Over time, the fibrin matrix contracts into a more defined structure, which then becomes increasingly opaque upon culturing under osteogenic conditions. This opacity is due to the occurrence of osteoid deposition by the cells and its subsequent mineralisation on the matrix [Figure 4.C].

Analytical efficiency

With the correct planning, many analytical approaches can be carried out using a single construct, which demonstrates the analytical efficiency of the SSBM construct method; for example, Figure 5 shows the journey of a single construct through five separate analytical techniques. First the construct is stained intact using non-toxic ReadyProbes™ (cat no.: R37609; supplier: Invitrogen, Hertford, UK) for live-dead imaging. Subsequently, it is subjected to X-ray fluorescence (XRF) and then scanning electron microscopy (SEM). Meanwhile, the media collected from these constructs can be analysed by enzyme-linked immunosorbent assays (ELISA) at multiple timepoints throughout the construct culture period. Constructs stained with the ReadyProbes™ are also in an acceptable condition to be used for other analytical techniques, such as RT-qPCR and immunofluorescence (IF) staining.

Figure 5. Achieving efficient analysis of SSBM cultures.
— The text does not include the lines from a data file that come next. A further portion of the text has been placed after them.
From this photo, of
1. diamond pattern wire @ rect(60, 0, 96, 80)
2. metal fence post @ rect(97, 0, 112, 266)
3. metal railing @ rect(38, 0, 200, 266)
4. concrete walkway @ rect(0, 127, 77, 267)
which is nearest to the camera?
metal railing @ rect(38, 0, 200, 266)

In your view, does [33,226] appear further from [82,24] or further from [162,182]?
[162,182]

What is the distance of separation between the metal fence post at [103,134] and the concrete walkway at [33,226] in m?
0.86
(i) For analysis of exposed SSBM construct media, 3-4 days prior to the chosen analytical timepoint, intact SSBM constructs are isolated from their culture plates by cutting a strip of elastomer surrounding it, (ii) then incubated it in a fresh culture plate. At the timepoint, media can be collected and used for analysis, such as enzyme-linked immunosorbent assay (ELISA). The remaining construct can also be used for further analysis, such as live-dead imaging with ReadyProbes™ (cat no.: R37609; supplier: Invitrogen). Greater analytical efficiency can be achieved by using live-dead imaged constructs for other analytical approaches. To date, methods that have been optimised, and are under development, for SSBM construct analysis include quantitative polymerase chain reaction (RT-qPCR), x-ray fluorescence (XRF), scanning electron microscopy (SEM) and immunofluorescent (IF) staining. Created with Biorender.com.

SSBM isolation

The protocol above details the measures used to ensure cells attach to and remain within the fibrin matrix, and prevent cell adherence and proliferation occurring outside of the fibrin matrix – i.e. using hydrophobic Sylgard 184 silicone elastomer and regularly treating the wells with trypsin-EDTA. Although hydrophobic surfaces won’t completely prevent cell attachment (as previously demonstrated by the murine osteoblastic cell line, MC3T3), they can reduce cellular proliferation rate.²⁶ Furthermore, trypsin-EDTA is a calcium chelator,²⁷ which could affect the development of calcium-phosphate mineral, therefore it is used sparingly throughout the culture period. Given this, two separate cell populations exist within the culture dish - one outside and the other inside the SSBM construct. This is problematic for methods that involve analysing exposed media, (e.g. ELISA) as the results will reflect the activity of both cell populations, rather than just those within the SSBM construct. To overcome this problem, prior to media analysis, SSBM constructs must be isolated from their original culture plates and transferred into fresh plates. This can be achieved whilst retaining their shape integrity, and viability, by dissecting the elastomer as close as possible to the SSBM construct, with the anchors still attached, and placing it into a new 6-well dish [Figure 5]. Following culture in the appropriate media (i.e. complete or osteogenic media) for 3-4 days, the media is collected and used for analysis immediately, or stored for analysis at a later date (refer to manufacturer’s guidance for any specific preparation steps or storage requirements for cell supernatant, prior to beginning analysis or storing) – long-term storage at -80 °C is adequate for most analysis.

Biological analysis

Live-dead imaging

There are many approaches that can be used to determine cell viability based on their enzymatic and metabolic activity (e.g. MTT tetrazolium reduction, resazurin reduction and protease activity assays), or their membrane integrity (e.g. trypan blue exclusion and DNA binding dyes). However, these methods are often destructive, irreversible or cause long-term cytotoxicity. ReadyProbes™ penetrate the SSBM construct matrix and enable simple, as well as fast viability testing, without causing cell damage or cytotoxicity. Following manufacturer guidance, constructs still attached to their anchors and a strip of elastomer (as indicated above [Figure 5]) are resuspended and incubated for 30 min (33.5°C or 37 °C, 5% CO₂) in 3.5 mL media with 2 drops/mL of NucBlue^® Live and NucGreen^® Dead reagents added directly, then imaged using a fluorescence microscope with standard DAPI (excitation/emission: 360/460 nm) and FITC/GFP filters (excitation/emission: 504/523 nm).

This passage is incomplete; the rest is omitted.